SELECTED TEXT =
• • • •
- Elyse Pahler at age 15
- Born: Elyse Marie Pahler April 24, 1980 Templeton, California, U.S.
- Died: July 22, 1995 (aged 15) Arroyo Grande, California, U.S.

= Murder of Elyse Pahler =

American murder victim (1980–1995)

Elyse Marie Pahler (April 24, 1980 – July 22, 1995) was a 15-year-old Arroyo Grande High School (in Arroyo Grande, California) freshman who was murdered on July 22, 1995, by three teenage boys, Royce Casey, Jacob Delashmutt, and Joseph Fiorella.

Casey, Delashmutt, and Fiorella lured Elyse Pahler to a remote location and stabbed her to death as a sacrifice to Satan. The trio, who formed a band together, had planned the act for months, believing that murdering Pahler would increase their musical abilities and musicianship. They were each sentenced to 25 to 26 years to life in prison.

In 2000, Pahler's family unsuccessfully attempted to sue American thrash band Slayer, claiming that the band's music incited the boys to murder their daughter. The lawsuit was dismissed by a judge.

==Background==
Elyse Pahler was "a vivacious, curious teenager with a dramatic flair--she designed and sewed her own dresses." She attended Arroyo Grande High School with Royce Casey, Jacob Delashmutt, and Joseph Fiorella who were self-professed "cult followers" of Slayer, who founded their own thrash metal group known as "Hatred". More obsessed than his two friends, Fiorella studied Slayer song lyrics “as if they held deep meaning," admitting that "the music started to influence the way [he] looked at things." Fiorella later asked Delashmutt if he would be interested in sacrificing a virgin, selecting their classmate, Elyse Pahler, because he was "obsessed with her and obsessed with killing her."
• • • •
EXERCISE REQUIREMENTS =
A) Duplicate the part of the Elyse Pahler article that starts at the words "Elyse Marie Pahler (April" and stops after "life in prison.".
B) Answer these from the Elyse Pahler article:
(i) In what town was Elyse Pahler born?
(ii) What name did the three boys give the thrash metal group they founded?
(iii) In what year did Pahler's family try to sue Slayer?
The material that comes next has no connection to the Elyse Pahler article.

EXERCISE DATA =
• • • •
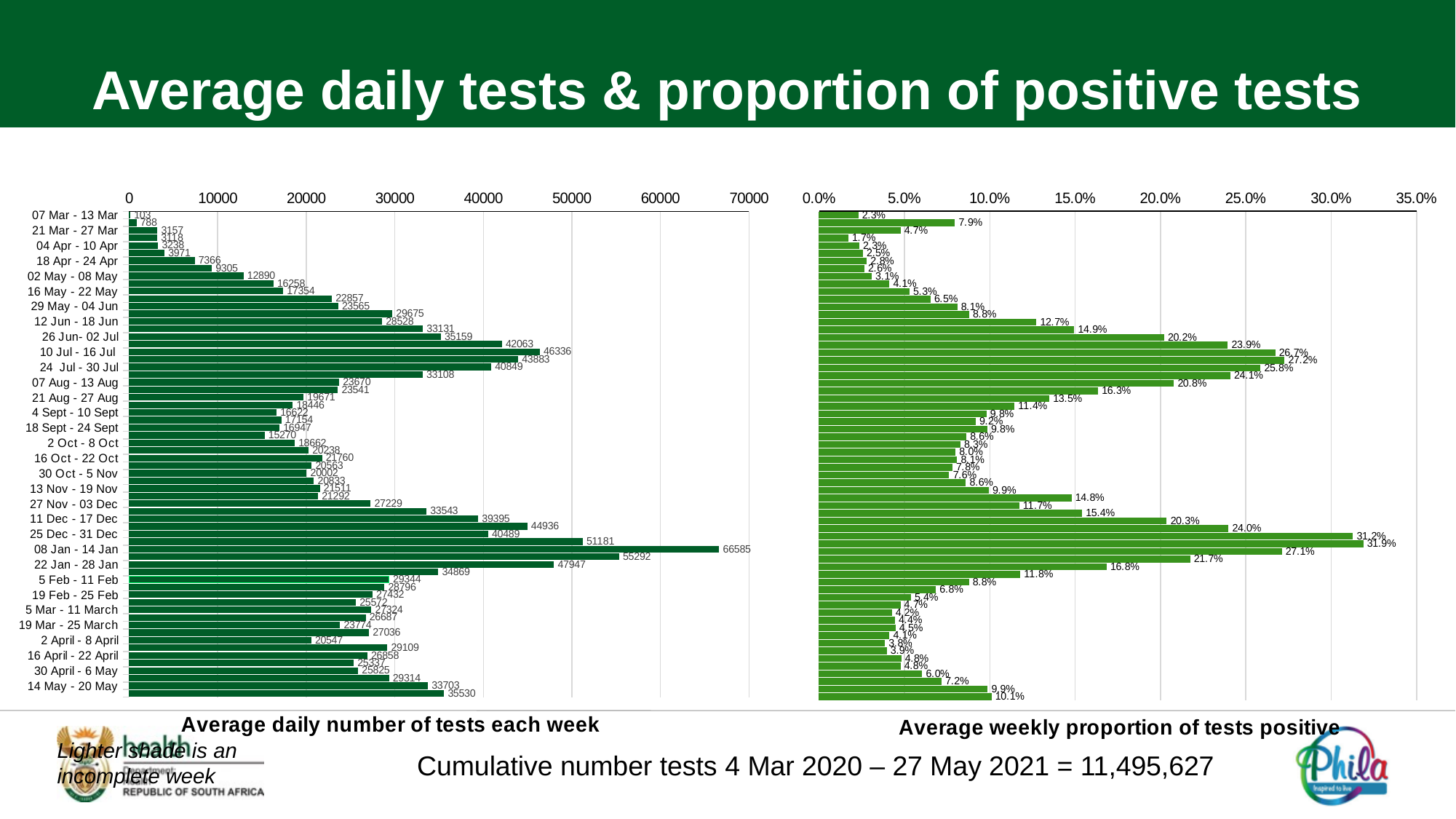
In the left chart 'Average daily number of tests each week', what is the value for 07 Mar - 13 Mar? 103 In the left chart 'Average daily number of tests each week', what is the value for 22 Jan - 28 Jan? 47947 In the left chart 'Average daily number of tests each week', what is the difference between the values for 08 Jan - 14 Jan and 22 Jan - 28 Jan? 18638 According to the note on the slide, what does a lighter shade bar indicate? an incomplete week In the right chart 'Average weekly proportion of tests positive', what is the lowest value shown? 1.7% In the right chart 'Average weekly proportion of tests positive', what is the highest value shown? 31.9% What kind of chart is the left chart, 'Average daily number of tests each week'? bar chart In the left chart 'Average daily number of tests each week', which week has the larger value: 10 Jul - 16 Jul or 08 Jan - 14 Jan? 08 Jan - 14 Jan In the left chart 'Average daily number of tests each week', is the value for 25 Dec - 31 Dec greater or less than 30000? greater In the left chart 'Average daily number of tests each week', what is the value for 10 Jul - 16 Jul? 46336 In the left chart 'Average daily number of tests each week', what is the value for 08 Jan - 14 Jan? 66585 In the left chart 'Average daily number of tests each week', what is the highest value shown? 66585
• • • •
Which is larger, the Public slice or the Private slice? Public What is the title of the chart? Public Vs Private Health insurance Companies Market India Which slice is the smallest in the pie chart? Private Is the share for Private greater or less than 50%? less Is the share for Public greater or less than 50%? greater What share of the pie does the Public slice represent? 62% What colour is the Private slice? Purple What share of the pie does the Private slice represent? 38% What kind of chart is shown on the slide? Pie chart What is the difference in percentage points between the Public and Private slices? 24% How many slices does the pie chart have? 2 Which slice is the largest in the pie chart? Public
• • • •
RESULTS FOR THE EXERCISE =
A)
Elyse Marie Pahler (April 24, 1980 – July 22, 1995) was a 15-year-old Arroyo Grande High School (in Arroyo Grande, California) freshman who was murdered on July 22, 1995, by three teenage boys, Royce Casey, Jacob Delashmutt, and Joseph Fiorella.

Casey, Delashmutt, and Fiorella lured Elyse Pahler to a remote location and stabbed her to death as a sacrifice to Satan. The trio, who formed a band together, had planned the act for months, believing that murdering Pahler would increase their musical abilities and musicianship. They were each sentenced to 25 to 26 years to life in prison.

B)
(i) Templeton, California
(ii) Hatred
(iii) 2000